### Section du texte
_ _ _ _ _ _ _

Le monde ne tombera jamais aux pieds de The Eighties Matchbox B-Line Disaster. Serait-ce à cause de leur nom ? De leurs paroles, disons, bizarres (l’album commence par « I Wanna fly like an eagle / I wanna sing like Sinatra / I got a date with destruction / I wanna love like a mother », et plus loin «What do we do with a boy like you / We put them in a pot and we throw them on the fire ») ? De la voix du chanteur Guy McKnight, la plus sombre depuis Peter Steele ?

Ou plus probablement, plus simplement leur talent. The Royal Society est leur deuxième album, et pousse leur rock n roll bizarre encore plus loin, mêlant rythmes boogie-rock (à la Eagles of Death Metal), stoner rock (le producteur Chris Goss est responsable des Desert Sessions et de Queens of the Stone Age), claviers des films d’horreur, et donc paroles tordues. L’impression s’en dégageant rappelle un peu celle obtenue en écoutant les Pixies à l’époque, à savoir quelque chose de nouveau, de génial, mais sans vraiment savoir pourquoi. Les mots ne suffisent donc pas, et l’écoute de cet album crucial s’impose. Tous ensemble pour finir, « Do you suffer from mennnnnnnntaaaaaaal »

John Frusciante – Inside of Emptiness

Six albums en six mois, c’est l’ambition de John Frusciante (guitariste des Red Hot Chili Peppers). Celui-ci est le quatrième de la série, et déjà le cinquième album de John cette année. On pourrait donc craindre l’overdose, ou un accès d’égocentrisme. Même s’il y a certainement un peu de ça, la qualité et la diversité des disques sont la pour défendre l’entreprise. Automatic Writing était sorti sous le nom d’Ataxia, collaboration avec Joe Lally de Fugazi, le dernier EP (DC) était produit par Ian MacKaye, des mêmes Fugazi et cet album est encore différent, et montre un côte moins expérimental que le carrément bizarre Shadows Collide With People.

_ _ _ _ _ _ _

[Données enregistrées]
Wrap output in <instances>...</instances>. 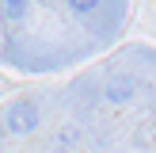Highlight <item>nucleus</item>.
I'll list each match as a JSON object with an SVG mask.
<instances>
[{
  "label": "nucleus",
  "mask_w": 156,
  "mask_h": 153,
  "mask_svg": "<svg viewBox=\"0 0 156 153\" xmlns=\"http://www.w3.org/2000/svg\"><path fill=\"white\" fill-rule=\"evenodd\" d=\"M38 122H42V111H38V103H30V99H15V103H8L4 115H0V130H4V134H15V138L34 134Z\"/></svg>",
  "instance_id": "f257e3e1"
},
{
  "label": "nucleus",
  "mask_w": 156,
  "mask_h": 153,
  "mask_svg": "<svg viewBox=\"0 0 156 153\" xmlns=\"http://www.w3.org/2000/svg\"><path fill=\"white\" fill-rule=\"evenodd\" d=\"M129 96H133V80H114V84H107V99H111V103H129Z\"/></svg>",
  "instance_id": "f03ea898"
},
{
  "label": "nucleus",
  "mask_w": 156,
  "mask_h": 153,
  "mask_svg": "<svg viewBox=\"0 0 156 153\" xmlns=\"http://www.w3.org/2000/svg\"><path fill=\"white\" fill-rule=\"evenodd\" d=\"M27 4L30 0H0V12H4L8 19H23V15H27Z\"/></svg>",
  "instance_id": "7ed1b4c3"
},
{
  "label": "nucleus",
  "mask_w": 156,
  "mask_h": 153,
  "mask_svg": "<svg viewBox=\"0 0 156 153\" xmlns=\"http://www.w3.org/2000/svg\"><path fill=\"white\" fill-rule=\"evenodd\" d=\"M69 8H73L76 15H88V12H95V8H99V0H69Z\"/></svg>",
  "instance_id": "20e7f679"
},
{
  "label": "nucleus",
  "mask_w": 156,
  "mask_h": 153,
  "mask_svg": "<svg viewBox=\"0 0 156 153\" xmlns=\"http://www.w3.org/2000/svg\"><path fill=\"white\" fill-rule=\"evenodd\" d=\"M0 96H4V88H0Z\"/></svg>",
  "instance_id": "39448f33"
}]
</instances>
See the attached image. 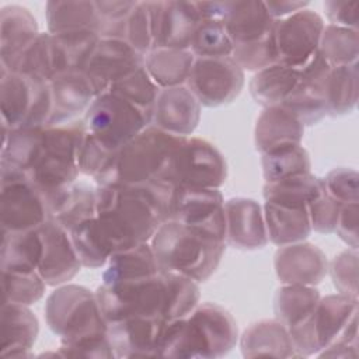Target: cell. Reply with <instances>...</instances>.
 <instances>
[{
    "label": "cell",
    "mask_w": 359,
    "mask_h": 359,
    "mask_svg": "<svg viewBox=\"0 0 359 359\" xmlns=\"http://www.w3.org/2000/svg\"><path fill=\"white\" fill-rule=\"evenodd\" d=\"M108 91L125 98L153 116L154 104L158 95V86L151 80L144 66L115 83Z\"/></svg>",
    "instance_id": "48"
},
{
    "label": "cell",
    "mask_w": 359,
    "mask_h": 359,
    "mask_svg": "<svg viewBox=\"0 0 359 359\" xmlns=\"http://www.w3.org/2000/svg\"><path fill=\"white\" fill-rule=\"evenodd\" d=\"M188 136L149 125L128 142L118 156L116 184H143L160 180L172 153Z\"/></svg>",
    "instance_id": "7"
},
{
    "label": "cell",
    "mask_w": 359,
    "mask_h": 359,
    "mask_svg": "<svg viewBox=\"0 0 359 359\" xmlns=\"http://www.w3.org/2000/svg\"><path fill=\"white\" fill-rule=\"evenodd\" d=\"M118 156L119 150L108 149L87 130L79 147V171L93 178L95 185L116 184Z\"/></svg>",
    "instance_id": "39"
},
{
    "label": "cell",
    "mask_w": 359,
    "mask_h": 359,
    "mask_svg": "<svg viewBox=\"0 0 359 359\" xmlns=\"http://www.w3.org/2000/svg\"><path fill=\"white\" fill-rule=\"evenodd\" d=\"M275 272L283 285H318L328 272L323 250L306 241L280 245L275 254Z\"/></svg>",
    "instance_id": "19"
},
{
    "label": "cell",
    "mask_w": 359,
    "mask_h": 359,
    "mask_svg": "<svg viewBox=\"0 0 359 359\" xmlns=\"http://www.w3.org/2000/svg\"><path fill=\"white\" fill-rule=\"evenodd\" d=\"M95 296L107 323L132 317L165 321L167 282L163 271L150 278L102 283Z\"/></svg>",
    "instance_id": "6"
},
{
    "label": "cell",
    "mask_w": 359,
    "mask_h": 359,
    "mask_svg": "<svg viewBox=\"0 0 359 359\" xmlns=\"http://www.w3.org/2000/svg\"><path fill=\"white\" fill-rule=\"evenodd\" d=\"M174 188L154 180L143 184L97 185V226L111 254L150 243L170 217Z\"/></svg>",
    "instance_id": "1"
},
{
    "label": "cell",
    "mask_w": 359,
    "mask_h": 359,
    "mask_svg": "<svg viewBox=\"0 0 359 359\" xmlns=\"http://www.w3.org/2000/svg\"><path fill=\"white\" fill-rule=\"evenodd\" d=\"M38 318L25 304L3 302L1 307V356L27 358L36 341Z\"/></svg>",
    "instance_id": "27"
},
{
    "label": "cell",
    "mask_w": 359,
    "mask_h": 359,
    "mask_svg": "<svg viewBox=\"0 0 359 359\" xmlns=\"http://www.w3.org/2000/svg\"><path fill=\"white\" fill-rule=\"evenodd\" d=\"M0 66L22 76L50 80L55 76L50 34L39 32L21 52L7 63H0Z\"/></svg>",
    "instance_id": "41"
},
{
    "label": "cell",
    "mask_w": 359,
    "mask_h": 359,
    "mask_svg": "<svg viewBox=\"0 0 359 359\" xmlns=\"http://www.w3.org/2000/svg\"><path fill=\"white\" fill-rule=\"evenodd\" d=\"M100 38L101 36L93 31L50 34L55 74L63 72H84Z\"/></svg>",
    "instance_id": "32"
},
{
    "label": "cell",
    "mask_w": 359,
    "mask_h": 359,
    "mask_svg": "<svg viewBox=\"0 0 359 359\" xmlns=\"http://www.w3.org/2000/svg\"><path fill=\"white\" fill-rule=\"evenodd\" d=\"M330 67L321 53L317 52L299 69V81L282 104L294 114L304 126L314 125L327 115L325 80Z\"/></svg>",
    "instance_id": "16"
},
{
    "label": "cell",
    "mask_w": 359,
    "mask_h": 359,
    "mask_svg": "<svg viewBox=\"0 0 359 359\" xmlns=\"http://www.w3.org/2000/svg\"><path fill=\"white\" fill-rule=\"evenodd\" d=\"M299 81V69L280 62L258 70L250 81V93L255 102L266 107L282 105Z\"/></svg>",
    "instance_id": "35"
},
{
    "label": "cell",
    "mask_w": 359,
    "mask_h": 359,
    "mask_svg": "<svg viewBox=\"0 0 359 359\" xmlns=\"http://www.w3.org/2000/svg\"><path fill=\"white\" fill-rule=\"evenodd\" d=\"M304 125L283 105L266 107L257 119L254 129L255 149L262 154L278 149L300 144Z\"/></svg>",
    "instance_id": "25"
},
{
    "label": "cell",
    "mask_w": 359,
    "mask_h": 359,
    "mask_svg": "<svg viewBox=\"0 0 359 359\" xmlns=\"http://www.w3.org/2000/svg\"><path fill=\"white\" fill-rule=\"evenodd\" d=\"M123 39L143 56L153 50V1H136L126 18Z\"/></svg>",
    "instance_id": "50"
},
{
    "label": "cell",
    "mask_w": 359,
    "mask_h": 359,
    "mask_svg": "<svg viewBox=\"0 0 359 359\" xmlns=\"http://www.w3.org/2000/svg\"><path fill=\"white\" fill-rule=\"evenodd\" d=\"M226 178L227 164L216 146L188 136L172 153L160 180L172 188H220Z\"/></svg>",
    "instance_id": "8"
},
{
    "label": "cell",
    "mask_w": 359,
    "mask_h": 359,
    "mask_svg": "<svg viewBox=\"0 0 359 359\" xmlns=\"http://www.w3.org/2000/svg\"><path fill=\"white\" fill-rule=\"evenodd\" d=\"M240 348L245 358L296 356L289 330L278 320H262L251 324L241 335Z\"/></svg>",
    "instance_id": "29"
},
{
    "label": "cell",
    "mask_w": 359,
    "mask_h": 359,
    "mask_svg": "<svg viewBox=\"0 0 359 359\" xmlns=\"http://www.w3.org/2000/svg\"><path fill=\"white\" fill-rule=\"evenodd\" d=\"M231 57L243 70L258 72L272 63L278 62L275 29L268 36L243 45H234Z\"/></svg>",
    "instance_id": "51"
},
{
    "label": "cell",
    "mask_w": 359,
    "mask_h": 359,
    "mask_svg": "<svg viewBox=\"0 0 359 359\" xmlns=\"http://www.w3.org/2000/svg\"><path fill=\"white\" fill-rule=\"evenodd\" d=\"M261 165L265 182L309 174L311 168L309 153L302 144L262 153Z\"/></svg>",
    "instance_id": "44"
},
{
    "label": "cell",
    "mask_w": 359,
    "mask_h": 359,
    "mask_svg": "<svg viewBox=\"0 0 359 359\" xmlns=\"http://www.w3.org/2000/svg\"><path fill=\"white\" fill-rule=\"evenodd\" d=\"M201 119V104L188 90V87L177 86L160 88L151 125L180 136H191Z\"/></svg>",
    "instance_id": "21"
},
{
    "label": "cell",
    "mask_w": 359,
    "mask_h": 359,
    "mask_svg": "<svg viewBox=\"0 0 359 359\" xmlns=\"http://www.w3.org/2000/svg\"><path fill=\"white\" fill-rule=\"evenodd\" d=\"M320 292L316 286L283 285L275 294V316L287 330L300 324L311 316L318 300Z\"/></svg>",
    "instance_id": "40"
},
{
    "label": "cell",
    "mask_w": 359,
    "mask_h": 359,
    "mask_svg": "<svg viewBox=\"0 0 359 359\" xmlns=\"http://www.w3.org/2000/svg\"><path fill=\"white\" fill-rule=\"evenodd\" d=\"M202 21L195 1H153L154 48L188 49Z\"/></svg>",
    "instance_id": "18"
},
{
    "label": "cell",
    "mask_w": 359,
    "mask_h": 359,
    "mask_svg": "<svg viewBox=\"0 0 359 359\" xmlns=\"http://www.w3.org/2000/svg\"><path fill=\"white\" fill-rule=\"evenodd\" d=\"M341 206L342 205L328 194L324 184L320 192L307 203L311 230L323 234L335 231Z\"/></svg>",
    "instance_id": "52"
},
{
    "label": "cell",
    "mask_w": 359,
    "mask_h": 359,
    "mask_svg": "<svg viewBox=\"0 0 359 359\" xmlns=\"http://www.w3.org/2000/svg\"><path fill=\"white\" fill-rule=\"evenodd\" d=\"M226 243L240 250H258L268 244L262 206L250 198L224 202Z\"/></svg>",
    "instance_id": "20"
},
{
    "label": "cell",
    "mask_w": 359,
    "mask_h": 359,
    "mask_svg": "<svg viewBox=\"0 0 359 359\" xmlns=\"http://www.w3.org/2000/svg\"><path fill=\"white\" fill-rule=\"evenodd\" d=\"M38 24L28 8L11 4L0 13V63H7L36 35Z\"/></svg>",
    "instance_id": "34"
},
{
    "label": "cell",
    "mask_w": 359,
    "mask_h": 359,
    "mask_svg": "<svg viewBox=\"0 0 359 359\" xmlns=\"http://www.w3.org/2000/svg\"><path fill=\"white\" fill-rule=\"evenodd\" d=\"M158 272L160 268L150 243H142L111 254L102 273V283L150 278Z\"/></svg>",
    "instance_id": "33"
},
{
    "label": "cell",
    "mask_w": 359,
    "mask_h": 359,
    "mask_svg": "<svg viewBox=\"0 0 359 359\" xmlns=\"http://www.w3.org/2000/svg\"><path fill=\"white\" fill-rule=\"evenodd\" d=\"M358 314V299L345 294L320 297L314 311L300 324L289 328L296 356H311L328 346Z\"/></svg>",
    "instance_id": "10"
},
{
    "label": "cell",
    "mask_w": 359,
    "mask_h": 359,
    "mask_svg": "<svg viewBox=\"0 0 359 359\" xmlns=\"http://www.w3.org/2000/svg\"><path fill=\"white\" fill-rule=\"evenodd\" d=\"M62 358H115L108 334L102 337L81 339L77 342L60 344L59 352Z\"/></svg>",
    "instance_id": "56"
},
{
    "label": "cell",
    "mask_w": 359,
    "mask_h": 359,
    "mask_svg": "<svg viewBox=\"0 0 359 359\" xmlns=\"http://www.w3.org/2000/svg\"><path fill=\"white\" fill-rule=\"evenodd\" d=\"M323 187L324 178L309 172L276 182H265L262 195L266 202L290 206H307L309 201L313 199Z\"/></svg>",
    "instance_id": "43"
},
{
    "label": "cell",
    "mask_w": 359,
    "mask_h": 359,
    "mask_svg": "<svg viewBox=\"0 0 359 359\" xmlns=\"http://www.w3.org/2000/svg\"><path fill=\"white\" fill-rule=\"evenodd\" d=\"M42 255L38 272L48 286H59L73 279L81 268L70 234L56 220L49 217L39 227Z\"/></svg>",
    "instance_id": "17"
},
{
    "label": "cell",
    "mask_w": 359,
    "mask_h": 359,
    "mask_svg": "<svg viewBox=\"0 0 359 359\" xmlns=\"http://www.w3.org/2000/svg\"><path fill=\"white\" fill-rule=\"evenodd\" d=\"M189 50L195 57H226L233 53V42L220 20H202L196 27Z\"/></svg>",
    "instance_id": "47"
},
{
    "label": "cell",
    "mask_w": 359,
    "mask_h": 359,
    "mask_svg": "<svg viewBox=\"0 0 359 359\" xmlns=\"http://www.w3.org/2000/svg\"><path fill=\"white\" fill-rule=\"evenodd\" d=\"M69 234L81 266L101 268L107 265L111 251L100 233L95 217L77 224Z\"/></svg>",
    "instance_id": "46"
},
{
    "label": "cell",
    "mask_w": 359,
    "mask_h": 359,
    "mask_svg": "<svg viewBox=\"0 0 359 359\" xmlns=\"http://www.w3.org/2000/svg\"><path fill=\"white\" fill-rule=\"evenodd\" d=\"M144 66V56L121 38H100L84 73L95 97Z\"/></svg>",
    "instance_id": "14"
},
{
    "label": "cell",
    "mask_w": 359,
    "mask_h": 359,
    "mask_svg": "<svg viewBox=\"0 0 359 359\" xmlns=\"http://www.w3.org/2000/svg\"><path fill=\"white\" fill-rule=\"evenodd\" d=\"M262 212L268 240L278 247L304 241L311 233L307 206H290L265 201Z\"/></svg>",
    "instance_id": "30"
},
{
    "label": "cell",
    "mask_w": 359,
    "mask_h": 359,
    "mask_svg": "<svg viewBox=\"0 0 359 359\" xmlns=\"http://www.w3.org/2000/svg\"><path fill=\"white\" fill-rule=\"evenodd\" d=\"M318 52L324 60L332 66H345L358 63L359 34L358 29H349L337 25H325Z\"/></svg>",
    "instance_id": "45"
},
{
    "label": "cell",
    "mask_w": 359,
    "mask_h": 359,
    "mask_svg": "<svg viewBox=\"0 0 359 359\" xmlns=\"http://www.w3.org/2000/svg\"><path fill=\"white\" fill-rule=\"evenodd\" d=\"M330 273L338 293L358 299V250L339 252L330 265Z\"/></svg>",
    "instance_id": "53"
},
{
    "label": "cell",
    "mask_w": 359,
    "mask_h": 359,
    "mask_svg": "<svg viewBox=\"0 0 359 359\" xmlns=\"http://www.w3.org/2000/svg\"><path fill=\"white\" fill-rule=\"evenodd\" d=\"M321 358H356L358 356V314H355L339 335L323 351Z\"/></svg>",
    "instance_id": "57"
},
{
    "label": "cell",
    "mask_w": 359,
    "mask_h": 359,
    "mask_svg": "<svg viewBox=\"0 0 359 359\" xmlns=\"http://www.w3.org/2000/svg\"><path fill=\"white\" fill-rule=\"evenodd\" d=\"M43 128H3L1 184L29 181V172L39 156Z\"/></svg>",
    "instance_id": "23"
},
{
    "label": "cell",
    "mask_w": 359,
    "mask_h": 359,
    "mask_svg": "<svg viewBox=\"0 0 359 359\" xmlns=\"http://www.w3.org/2000/svg\"><path fill=\"white\" fill-rule=\"evenodd\" d=\"M266 10L275 20L285 18L299 10L306 8L307 1H264Z\"/></svg>",
    "instance_id": "60"
},
{
    "label": "cell",
    "mask_w": 359,
    "mask_h": 359,
    "mask_svg": "<svg viewBox=\"0 0 359 359\" xmlns=\"http://www.w3.org/2000/svg\"><path fill=\"white\" fill-rule=\"evenodd\" d=\"M164 323L160 318L146 317H132L108 323L107 334L115 358L157 356Z\"/></svg>",
    "instance_id": "22"
},
{
    "label": "cell",
    "mask_w": 359,
    "mask_h": 359,
    "mask_svg": "<svg viewBox=\"0 0 359 359\" xmlns=\"http://www.w3.org/2000/svg\"><path fill=\"white\" fill-rule=\"evenodd\" d=\"M45 318L60 344L102 337L108 331L95 293L79 285H63L52 292L45 303Z\"/></svg>",
    "instance_id": "5"
},
{
    "label": "cell",
    "mask_w": 359,
    "mask_h": 359,
    "mask_svg": "<svg viewBox=\"0 0 359 359\" xmlns=\"http://www.w3.org/2000/svg\"><path fill=\"white\" fill-rule=\"evenodd\" d=\"M223 24L234 46L268 36L273 32L276 20L269 14L264 1H227Z\"/></svg>",
    "instance_id": "26"
},
{
    "label": "cell",
    "mask_w": 359,
    "mask_h": 359,
    "mask_svg": "<svg viewBox=\"0 0 359 359\" xmlns=\"http://www.w3.org/2000/svg\"><path fill=\"white\" fill-rule=\"evenodd\" d=\"M45 14L50 34L93 31L100 35L101 21L95 1H48Z\"/></svg>",
    "instance_id": "37"
},
{
    "label": "cell",
    "mask_w": 359,
    "mask_h": 359,
    "mask_svg": "<svg viewBox=\"0 0 359 359\" xmlns=\"http://www.w3.org/2000/svg\"><path fill=\"white\" fill-rule=\"evenodd\" d=\"M87 130L111 150H121L144 128L151 115L125 98L107 91L97 95L84 114Z\"/></svg>",
    "instance_id": "9"
},
{
    "label": "cell",
    "mask_w": 359,
    "mask_h": 359,
    "mask_svg": "<svg viewBox=\"0 0 359 359\" xmlns=\"http://www.w3.org/2000/svg\"><path fill=\"white\" fill-rule=\"evenodd\" d=\"M136 1H95L101 21V38H121L125 35V24Z\"/></svg>",
    "instance_id": "54"
},
{
    "label": "cell",
    "mask_w": 359,
    "mask_h": 359,
    "mask_svg": "<svg viewBox=\"0 0 359 359\" xmlns=\"http://www.w3.org/2000/svg\"><path fill=\"white\" fill-rule=\"evenodd\" d=\"M42 255V238L38 229L3 231L1 271L35 272Z\"/></svg>",
    "instance_id": "36"
},
{
    "label": "cell",
    "mask_w": 359,
    "mask_h": 359,
    "mask_svg": "<svg viewBox=\"0 0 359 359\" xmlns=\"http://www.w3.org/2000/svg\"><path fill=\"white\" fill-rule=\"evenodd\" d=\"M324 10L331 25L358 29L359 3L345 0H328L324 3Z\"/></svg>",
    "instance_id": "58"
},
{
    "label": "cell",
    "mask_w": 359,
    "mask_h": 359,
    "mask_svg": "<svg viewBox=\"0 0 359 359\" xmlns=\"http://www.w3.org/2000/svg\"><path fill=\"white\" fill-rule=\"evenodd\" d=\"M160 271L181 273L198 283L217 268L226 241L177 220H165L150 240Z\"/></svg>",
    "instance_id": "3"
},
{
    "label": "cell",
    "mask_w": 359,
    "mask_h": 359,
    "mask_svg": "<svg viewBox=\"0 0 359 359\" xmlns=\"http://www.w3.org/2000/svg\"><path fill=\"white\" fill-rule=\"evenodd\" d=\"M86 132L84 119L43 128L41 151L29 172V181L46 199L76 182L80 174L77 154Z\"/></svg>",
    "instance_id": "4"
},
{
    "label": "cell",
    "mask_w": 359,
    "mask_h": 359,
    "mask_svg": "<svg viewBox=\"0 0 359 359\" xmlns=\"http://www.w3.org/2000/svg\"><path fill=\"white\" fill-rule=\"evenodd\" d=\"M35 93V79L1 69L0 112L4 129H20L29 114Z\"/></svg>",
    "instance_id": "31"
},
{
    "label": "cell",
    "mask_w": 359,
    "mask_h": 359,
    "mask_svg": "<svg viewBox=\"0 0 359 359\" xmlns=\"http://www.w3.org/2000/svg\"><path fill=\"white\" fill-rule=\"evenodd\" d=\"M49 83L52 88V114L48 126L76 121L95 98L94 88L84 72L57 73Z\"/></svg>",
    "instance_id": "24"
},
{
    "label": "cell",
    "mask_w": 359,
    "mask_h": 359,
    "mask_svg": "<svg viewBox=\"0 0 359 359\" xmlns=\"http://www.w3.org/2000/svg\"><path fill=\"white\" fill-rule=\"evenodd\" d=\"M168 219L226 241L224 199L219 188H174Z\"/></svg>",
    "instance_id": "13"
},
{
    "label": "cell",
    "mask_w": 359,
    "mask_h": 359,
    "mask_svg": "<svg viewBox=\"0 0 359 359\" xmlns=\"http://www.w3.org/2000/svg\"><path fill=\"white\" fill-rule=\"evenodd\" d=\"M49 217L70 231L77 224L97 216V185L73 182L48 199Z\"/></svg>",
    "instance_id": "28"
},
{
    "label": "cell",
    "mask_w": 359,
    "mask_h": 359,
    "mask_svg": "<svg viewBox=\"0 0 359 359\" xmlns=\"http://www.w3.org/2000/svg\"><path fill=\"white\" fill-rule=\"evenodd\" d=\"M358 224H359L358 202L344 203L339 210L335 231L341 240H344L351 248H355V250H358Z\"/></svg>",
    "instance_id": "59"
},
{
    "label": "cell",
    "mask_w": 359,
    "mask_h": 359,
    "mask_svg": "<svg viewBox=\"0 0 359 359\" xmlns=\"http://www.w3.org/2000/svg\"><path fill=\"white\" fill-rule=\"evenodd\" d=\"M195 56L188 49L157 48L144 56V69L158 88L184 86Z\"/></svg>",
    "instance_id": "38"
},
{
    "label": "cell",
    "mask_w": 359,
    "mask_h": 359,
    "mask_svg": "<svg viewBox=\"0 0 359 359\" xmlns=\"http://www.w3.org/2000/svg\"><path fill=\"white\" fill-rule=\"evenodd\" d=\"M0 213L3 231L38 229L49 219L46 198L31 181L1 184Z\"/></svg>",
    "instance_id": "15"
},
{
    "label": "cell",
    "mask_w": 359,
    "mask_h": 359,
    "mask_svg": "<svg viewBox=\"0 0 359 359\" xmlns=\"http://www.w3.org/2000/svg\"><path fill=\"white\" fill-rule=\"evenodd\" d=\"M358 102V63L330 67L325 80L327 115L352 112Z\"/></svg>",
    "instance_id": "42"
},
{
    "label": "cell",
    "mask_w": 359,
    "mask_h": 359,
    "mask_svg": "<svg viewBox=\"0 0 359 359\" xmlns=\"http://www.w3.org/2000/svg\"><path fill=\"white\" fill-rule=\"evenodd\" d=\"M3 302L29 306L38 302L48 286L38 271L35 272H10L1 271Z\"/></svg>",
    "instance_id": "49"
},
{
    "label": "cell",
    "mask_w": 359,
    "mask_h": 359,
    "mask_svg": "<svg viewBox=\"0 0 359 359\" xmlns=\"http://www.w3.org/2000/svg\"><path fill=\"white\" fill-rule=\"evenodd\" d=\"M324 27L323 18L309 8L276 20L275 42L278 62L302 69L318 52Z\"/></svg>",
    "instance_id": "12"
},
{
    "label": "cell",
    "mask_w": 359,
    "mask_h": 359,
    "mask_svg": "<svg viewBox=\"0 0 359 359\" xmlns=\"http://www.w3.org/2000/svg\"><path fill=\"white\" fill-rule=\"evenodd\" d=\"M238 339L233 316L216 303L198 304L187 317L165 321L158 356L164 358H220Z\"/></svg>",
    "instance_id": "2"
},
{
    "label": "cell",
    "mask_w": 359,
    "mask_h": 359,
    "mask_svg": "<svg viewBox=\"0 0 359 359\" xmlns=\"http://www.w3.org/2000/svg\"><path fill=\"white\" fill-rule=\"evenodd\" d=\"M185 86L203 107L226 105L241 93L244 70L231 56L195 57Z\"/></svg>",
    "instance_id": "11"
},
{
    "label": "cell",
    "mask_w": 359,
    "mask_h": 359,
    "mask_svg": "<svg viewBox=\"0 0 359 359\" xmlns=\"http://www.w3.org/2000/svg\"><path fill=\"white\" fill-rule=\"evenodd\" d=\"M358 172L352 168L339 167L331 170L324 177V184L328 194L341 205L358 202Z\"/></svg>",
    "instance_id": "55"
}]
</instances>
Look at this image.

_ _ _ _ _ _ _

### Tâche A
Traduisez en anglais cette phrase de la critique de disques : « Six albums en six mois, c’est l’ambition de John Frusciante (guitariste des Red Hot Chili Peppers). »
### Tâche B
Reprenez la critique de disques là où elle s’arrête et poursuivez-la.

### Réponse rédigée A
Six albums in six months is the ambition of John Frusciante (guitarist of the Red Hot Chili Peppers).

### Réponse rédigée B
On y retrouve le côté mélodique légendaire de John, avec des solos et riffs qui auraient pu trouver une place chez les Red Hot. John y ajoute une atmosphère beaucoup moins produite, plus brute. Enfin, sa voix n’est forcément pas aussi radio-friendly que celle d’Anthony Kiedis, mais elle sonne plus vraie, et carrément plus juste (ceux qui ont vu les RHCP live savent de quoi je parle…). Inside of Emptiness est peut-être le meilleur album de Frusciante à ce jour, et offre une alternative intéressant à son groupe, de plus en plus gentil et fatigué, et confirme s’il le fallait encore qu’il est clairement le génie des Red Hot, et un des meilleurs guitaristes actuels. Le prochain album, Sphere In The Heart of Darkness (5/6) sort dans à pleine 20 jours…

Wu-Tang Clan – Disciples of the 36 Chambers / Legend of the Wu-Tang

Deux albums en deux semaines, pourquoi pas… On commence par un live historique, historique vu qu’il est virtuellement impossible de réunir le groupe à un même endroit (sauf si c’est une prison ou un centre de désintox), sauf en cette occasion. Maintenant, un groupe rap live, qui plus est sans instruments, c’est généralement une grosse soupe pleine de basses et d’egos, et ce disque ne fait pas exception. La seule différence avec votre concert rap habituel, c’est la qualité des cuts, qui rappellent pourquoi le Wu est un des groupes des plus importants de l’histoire du hip-hop. Les morceaux dominants vient des deux premiers albums ainsi que des premiers solos, avant que la qualité commence à laisser sérieusement à désirer. Donne envie de réécouter les classiques, mais pas vraiment de se le repasser en boucle.

Le best of, disons-le clairement, est douteux, pour une raison : il est inacceptable que le best of du Wu ne reprenne pas les meilleurs cuts des albums solos, dont certains sont de qualité égale à ceux du groupe. On ne retrouve donc que des morceaux des quatre albums du groupe, dont la grosse majorité venant du premier. Les curiosités viennent de deux remixes (moyens), et trois extraits de compiles et BO, dont la reprise de Sucker MC de Run-DMC. Donc, même remarque, préférer les classiques : en gros, tout ce qui se trouve entre Return to The 36 Chambers et The W, solos définitivement inclus.

Frank Black Francis

Même si la réunion des Pixies (et un probable prochain album studio) est financièrement justifiée, Frank Black a régulièrement sorti des albums solos (assez médiocres en général), et organisé pas mal de tournées. Ceci dit, Charles Thompson (son vrai nom) a très rarement repris des morceaux des Pixies sans les musiciens concernés. Cet album est donc une curiosité de premier plan, et double, en plus.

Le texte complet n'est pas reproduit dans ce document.